# AUSZUG ZUM LESEN:
....
Eltern-Organisationen kritisieren Impfkommission scharf
Impfkommissionsleiter Christoph Berger empfiehlt die Covid-Impfung nicht für Kinder unter 12 Jahren, auch nicht Off-Label. Das sorgt für Kritik von Eltern.
Das Wichtigste in Kürze
- In der Schweiz ist der Pfizer/Biontech-Impfstoff für Kinder ab 12 Jahren zugelassen.
- Für Jüngere gibt es weder Zulassung noch Off-Label-Empfehlung, sagt die Impfkommission.
- Das bemängeln Elterngruppen wie «Kinder schützen jetzt» basierend auf US-Daten.
Aktuell infiziert sich keine Altersgruppe so stark wie diejenige der 10- bis 19-Jährigen. Kein Wunder: In den Schulen herrscht oft keine Maskenpflicht, repetitive Testungen sind nicht obligatorisch, auch nicht für Lehrpersonen.
....
# ARBEITSAUFTRAG 1:
Beantworte zum Artikel über die Impfkommission diese Fragen:
(a) Ab welchem Alter ist der Pfizer/Biontech-Impfstoff in der Schweiz zugelassen?
(b) Auf welche Daten stützen Elterngruppen wie «Kinder schützen jetzt» ihre Kritik?
(c) Welche Altersgruppe infiziert sich derzeit am stärksten?
# ARBEITSAUFTRAG 2:
Wiederhole wörtlich den Teil des Artikels über die Impfkommission von „- Für Jüngere“ bis „basierend auf US-Daten.“.
# ARBEITSAUFTRAG 3:
Erkläre in ein bis drei Sätzen, warum es laut dem Artikel über die Impfkommission kein Wunder ist, dass sich die 10- bis 19-Jährigen derzeit so stark infizieren.
Die Einträge haben keinen Bezug zum Artikel über die Impfkommission.

# DATEN ZUR AUSWERTUNG:
....
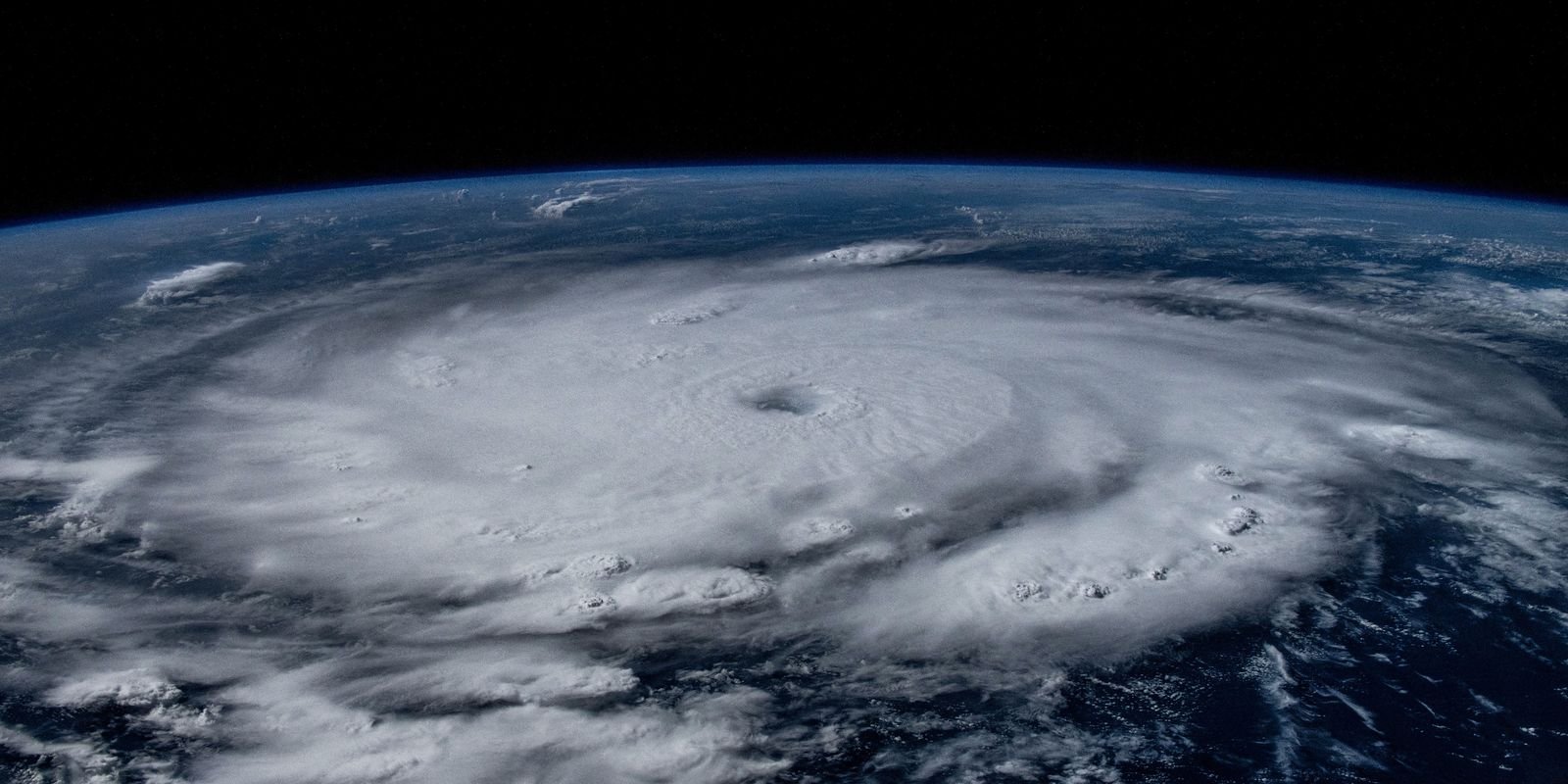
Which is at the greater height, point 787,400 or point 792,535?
point 787,400

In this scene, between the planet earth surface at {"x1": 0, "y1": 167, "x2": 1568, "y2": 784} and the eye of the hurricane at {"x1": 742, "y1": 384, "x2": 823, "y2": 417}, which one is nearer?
the planet earth surface at {"x1": 0, "y1": 167, "x2": 1568, "y2": 784}

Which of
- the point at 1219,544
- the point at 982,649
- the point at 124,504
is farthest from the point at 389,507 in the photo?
the point at 1219,544

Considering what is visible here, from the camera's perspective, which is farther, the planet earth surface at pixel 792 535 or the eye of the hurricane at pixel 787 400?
the eye of the hurricane at pixel 787 400

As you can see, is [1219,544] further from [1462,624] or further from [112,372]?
[112,372]

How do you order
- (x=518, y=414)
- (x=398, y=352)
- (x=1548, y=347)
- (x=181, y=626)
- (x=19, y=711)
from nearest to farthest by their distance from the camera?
(x=19, y=711), (x=181, y=626), (x=518, y=414), (x=1548, y=347), (x=398, y=352)
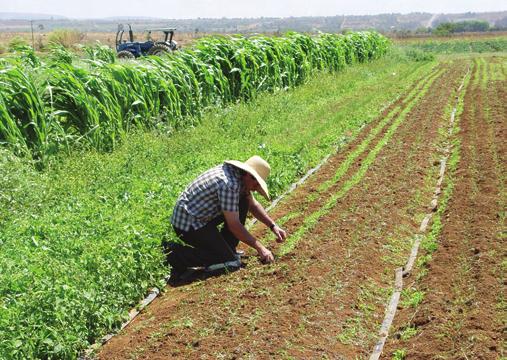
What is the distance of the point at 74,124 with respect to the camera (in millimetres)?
9484

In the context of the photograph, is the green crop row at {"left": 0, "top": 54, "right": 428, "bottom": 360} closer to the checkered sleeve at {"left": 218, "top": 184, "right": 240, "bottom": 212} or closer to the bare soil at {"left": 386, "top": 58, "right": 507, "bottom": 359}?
the checkered sleeve at {"left": 218, "top": 184, "right": 240, "bottom": 212}

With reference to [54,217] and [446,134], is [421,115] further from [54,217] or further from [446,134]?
[54,217]

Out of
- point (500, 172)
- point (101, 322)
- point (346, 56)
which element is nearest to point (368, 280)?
point (101, 322)

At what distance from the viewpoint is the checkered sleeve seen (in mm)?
5719

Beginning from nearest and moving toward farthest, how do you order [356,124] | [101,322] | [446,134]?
[101,322]
[446,134]
[356,124]

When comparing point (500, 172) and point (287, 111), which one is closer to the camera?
point (500, 172)

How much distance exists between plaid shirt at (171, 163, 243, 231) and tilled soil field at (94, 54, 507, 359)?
0.64m

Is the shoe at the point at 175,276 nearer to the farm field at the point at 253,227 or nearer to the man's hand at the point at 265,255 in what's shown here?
the farm field at the point at 253,227

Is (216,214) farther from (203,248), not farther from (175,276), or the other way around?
(175,276)

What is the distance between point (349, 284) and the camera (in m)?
5.54

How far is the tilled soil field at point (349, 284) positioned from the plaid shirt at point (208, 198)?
25.0 inches

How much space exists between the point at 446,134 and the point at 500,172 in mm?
3258

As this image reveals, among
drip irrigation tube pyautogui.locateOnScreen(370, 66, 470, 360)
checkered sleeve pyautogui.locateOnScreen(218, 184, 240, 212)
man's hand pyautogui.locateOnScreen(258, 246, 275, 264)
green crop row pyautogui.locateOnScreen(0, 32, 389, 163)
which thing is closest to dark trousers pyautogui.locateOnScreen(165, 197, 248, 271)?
man's hand pyautogui.locateOnScreen(258, 246, 275, 264)

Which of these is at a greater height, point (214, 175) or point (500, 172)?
point (214, 175)
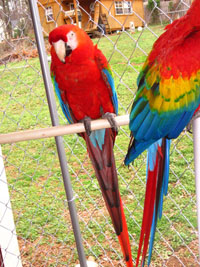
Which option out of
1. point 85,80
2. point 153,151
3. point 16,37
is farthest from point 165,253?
point 16,37

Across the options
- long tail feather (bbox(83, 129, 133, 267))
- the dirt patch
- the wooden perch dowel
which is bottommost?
the dirt patch

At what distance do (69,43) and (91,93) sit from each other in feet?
0.50

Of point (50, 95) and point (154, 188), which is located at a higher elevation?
point (50, 95)

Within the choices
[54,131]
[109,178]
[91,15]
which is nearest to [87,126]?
[54,131]

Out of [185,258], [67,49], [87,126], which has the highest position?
[67,49]

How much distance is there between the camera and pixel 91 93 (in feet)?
2.63

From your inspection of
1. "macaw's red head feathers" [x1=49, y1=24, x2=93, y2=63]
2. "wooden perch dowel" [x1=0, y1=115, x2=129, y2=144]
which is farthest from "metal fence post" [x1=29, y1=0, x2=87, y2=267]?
"wooden perch dowel" [x1=0, y1=115, x2=129, y2=144]

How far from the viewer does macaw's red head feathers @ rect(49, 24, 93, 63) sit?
69cm

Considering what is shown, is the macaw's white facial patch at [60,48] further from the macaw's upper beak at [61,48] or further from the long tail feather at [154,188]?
the long tail feather at [154,188]

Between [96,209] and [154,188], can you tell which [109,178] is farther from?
[96,209]

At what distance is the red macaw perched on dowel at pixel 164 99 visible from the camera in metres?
0.51

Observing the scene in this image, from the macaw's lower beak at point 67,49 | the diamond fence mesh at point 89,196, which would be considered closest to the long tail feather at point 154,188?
the diamond fence mesh at point 89,196

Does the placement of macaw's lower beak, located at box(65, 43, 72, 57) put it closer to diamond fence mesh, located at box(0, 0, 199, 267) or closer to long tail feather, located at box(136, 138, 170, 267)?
diamond fence mesh, located at box(0, 0, 199, 267)

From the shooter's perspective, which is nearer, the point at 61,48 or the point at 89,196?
the point at 61,48
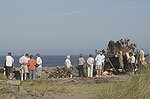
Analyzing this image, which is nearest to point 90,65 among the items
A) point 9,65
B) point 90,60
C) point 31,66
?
point 90,60

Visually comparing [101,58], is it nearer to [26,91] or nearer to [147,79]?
[26,91]

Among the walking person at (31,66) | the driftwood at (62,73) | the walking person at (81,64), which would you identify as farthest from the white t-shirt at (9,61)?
the walking person at (81,64)

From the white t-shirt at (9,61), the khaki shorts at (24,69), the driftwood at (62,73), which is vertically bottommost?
the driftwood at (62,73)

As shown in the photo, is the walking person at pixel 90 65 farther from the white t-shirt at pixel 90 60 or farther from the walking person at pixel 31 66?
the walking person at pixel 31 66

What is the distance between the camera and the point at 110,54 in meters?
30.5

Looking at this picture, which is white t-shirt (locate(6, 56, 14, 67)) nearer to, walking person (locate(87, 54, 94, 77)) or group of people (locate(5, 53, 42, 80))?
group of people (locate(5, 53, 42, 80))

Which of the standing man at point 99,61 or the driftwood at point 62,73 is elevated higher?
the standing man at point 99,61

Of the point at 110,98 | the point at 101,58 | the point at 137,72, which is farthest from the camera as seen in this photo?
the point at 101,58

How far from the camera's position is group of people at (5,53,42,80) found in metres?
25.2

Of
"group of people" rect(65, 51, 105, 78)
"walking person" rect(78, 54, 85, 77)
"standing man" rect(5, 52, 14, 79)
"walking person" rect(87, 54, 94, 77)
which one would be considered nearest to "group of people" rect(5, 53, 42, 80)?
"standing man" rect(5, 52, 14, 79)

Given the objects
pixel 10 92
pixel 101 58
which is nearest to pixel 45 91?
pixel 10 92

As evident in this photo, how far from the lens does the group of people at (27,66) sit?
25.2 meters

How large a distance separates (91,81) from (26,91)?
745 centimetres

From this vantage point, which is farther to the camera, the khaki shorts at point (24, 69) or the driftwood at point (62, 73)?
the driftwood at point (62, 73)
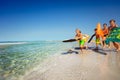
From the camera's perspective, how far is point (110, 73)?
680 cm

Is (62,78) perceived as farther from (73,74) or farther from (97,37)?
(97,37)

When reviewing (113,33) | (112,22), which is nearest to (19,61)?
(113,33)

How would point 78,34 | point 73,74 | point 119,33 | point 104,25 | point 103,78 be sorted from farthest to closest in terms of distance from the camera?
point 104,25 < point 78,34 < point 119,33 < point 73,74 < point 103,78

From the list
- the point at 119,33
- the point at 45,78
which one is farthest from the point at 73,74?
the point at 119,33

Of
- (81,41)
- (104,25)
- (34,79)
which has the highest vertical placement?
(104,25)

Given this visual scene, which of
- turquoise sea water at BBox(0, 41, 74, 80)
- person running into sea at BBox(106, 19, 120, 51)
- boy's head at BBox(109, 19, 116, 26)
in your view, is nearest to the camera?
turquoise sea water at BBox(0, 41, 74, 80)

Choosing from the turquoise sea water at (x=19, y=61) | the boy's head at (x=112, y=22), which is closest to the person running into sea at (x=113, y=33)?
the boy's head at (x=112, y=22)

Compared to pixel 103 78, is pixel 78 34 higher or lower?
higher

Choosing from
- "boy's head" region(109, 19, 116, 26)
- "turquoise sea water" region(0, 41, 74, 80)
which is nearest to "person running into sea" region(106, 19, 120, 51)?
"boy's head" region(109, 19, 116, 26)

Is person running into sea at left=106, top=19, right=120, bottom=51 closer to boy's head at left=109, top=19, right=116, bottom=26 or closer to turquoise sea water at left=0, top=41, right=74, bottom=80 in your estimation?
boy's head at left=109, top=19, right=116, bottom=26

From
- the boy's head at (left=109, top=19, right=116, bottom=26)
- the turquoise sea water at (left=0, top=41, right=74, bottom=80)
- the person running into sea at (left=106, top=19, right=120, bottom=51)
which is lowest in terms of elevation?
the turquoise sea water at (left=0, top=41, right=74, bottom=80)

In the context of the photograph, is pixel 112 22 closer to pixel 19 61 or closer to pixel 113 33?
pixel 113 33

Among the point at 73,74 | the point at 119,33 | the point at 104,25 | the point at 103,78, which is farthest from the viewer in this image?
the point at 104,25

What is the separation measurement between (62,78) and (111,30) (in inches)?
324
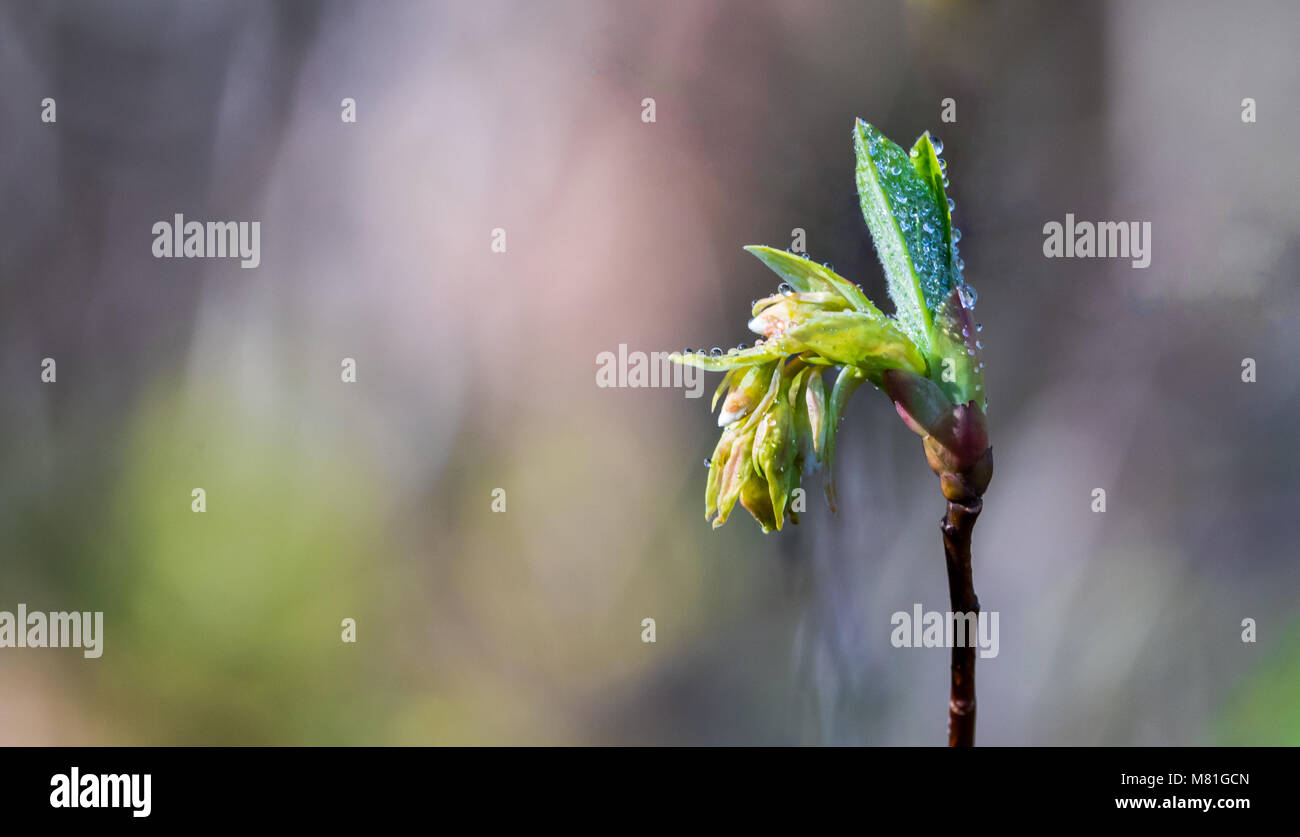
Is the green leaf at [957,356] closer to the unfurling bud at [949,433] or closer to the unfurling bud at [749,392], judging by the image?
the unfurling bud at [949,433]

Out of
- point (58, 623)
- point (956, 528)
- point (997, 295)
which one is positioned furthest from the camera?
point (58, 623)

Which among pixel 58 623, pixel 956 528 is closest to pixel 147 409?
pixel 58 623

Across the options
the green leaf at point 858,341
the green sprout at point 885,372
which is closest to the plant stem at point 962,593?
the green sprout at point 885,372

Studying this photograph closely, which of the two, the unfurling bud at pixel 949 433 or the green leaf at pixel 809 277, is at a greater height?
the green leaf at pixel 809 277

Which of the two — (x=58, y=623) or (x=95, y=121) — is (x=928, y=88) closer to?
(x=95, y=121)

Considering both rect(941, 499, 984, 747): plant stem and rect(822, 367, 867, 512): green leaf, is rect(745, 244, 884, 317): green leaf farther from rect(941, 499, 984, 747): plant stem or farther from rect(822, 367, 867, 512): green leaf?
rect(941, 499, 984, 747): plant stem

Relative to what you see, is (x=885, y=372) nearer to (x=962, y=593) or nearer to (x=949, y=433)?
(x=949, y=433)

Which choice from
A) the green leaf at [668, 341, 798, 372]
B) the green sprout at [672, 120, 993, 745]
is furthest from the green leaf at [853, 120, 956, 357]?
the green leaf at [668, 341, 798, 372]
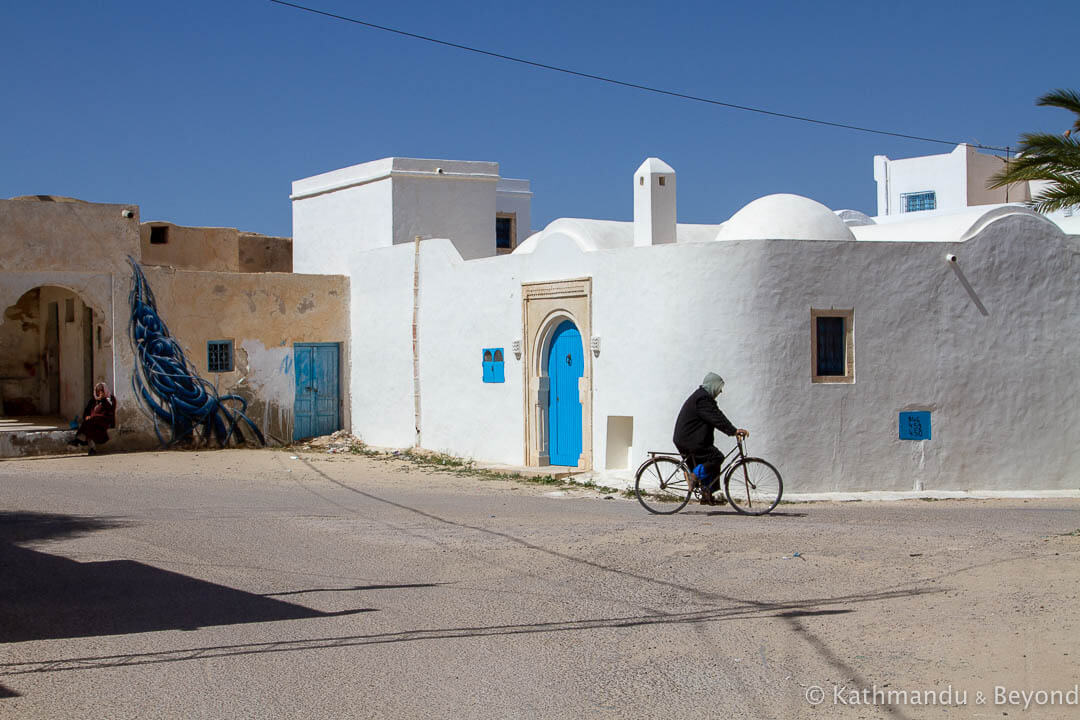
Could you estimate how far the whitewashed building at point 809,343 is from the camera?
48.5 ft

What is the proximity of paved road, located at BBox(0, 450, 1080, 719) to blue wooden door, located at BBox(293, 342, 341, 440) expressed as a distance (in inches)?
362

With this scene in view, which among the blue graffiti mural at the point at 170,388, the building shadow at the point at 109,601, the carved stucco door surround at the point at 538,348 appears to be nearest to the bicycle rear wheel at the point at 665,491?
....
# ANTWORT 1:
(a) Ab 12 Jahren.
(b) Auf US-Daten.
(c) Die 10- bis 19-Jährigen.

# ANTWORT 2:
- Für Jüngere gibt es weder Zulassung noch Off-Label-Empfehlung, sagt die Impfkommission.
- Das bemängeln Elterngruppen wie «Kinder schützen jetzt» basierend auf US-Daten.

# ANTWORT 3:
In den Schulen herrscht oft keine Maskenpflicht. Außerdem sind repetitive Testungen nicht obligatorisch, auch nicht für Lehrpersonen.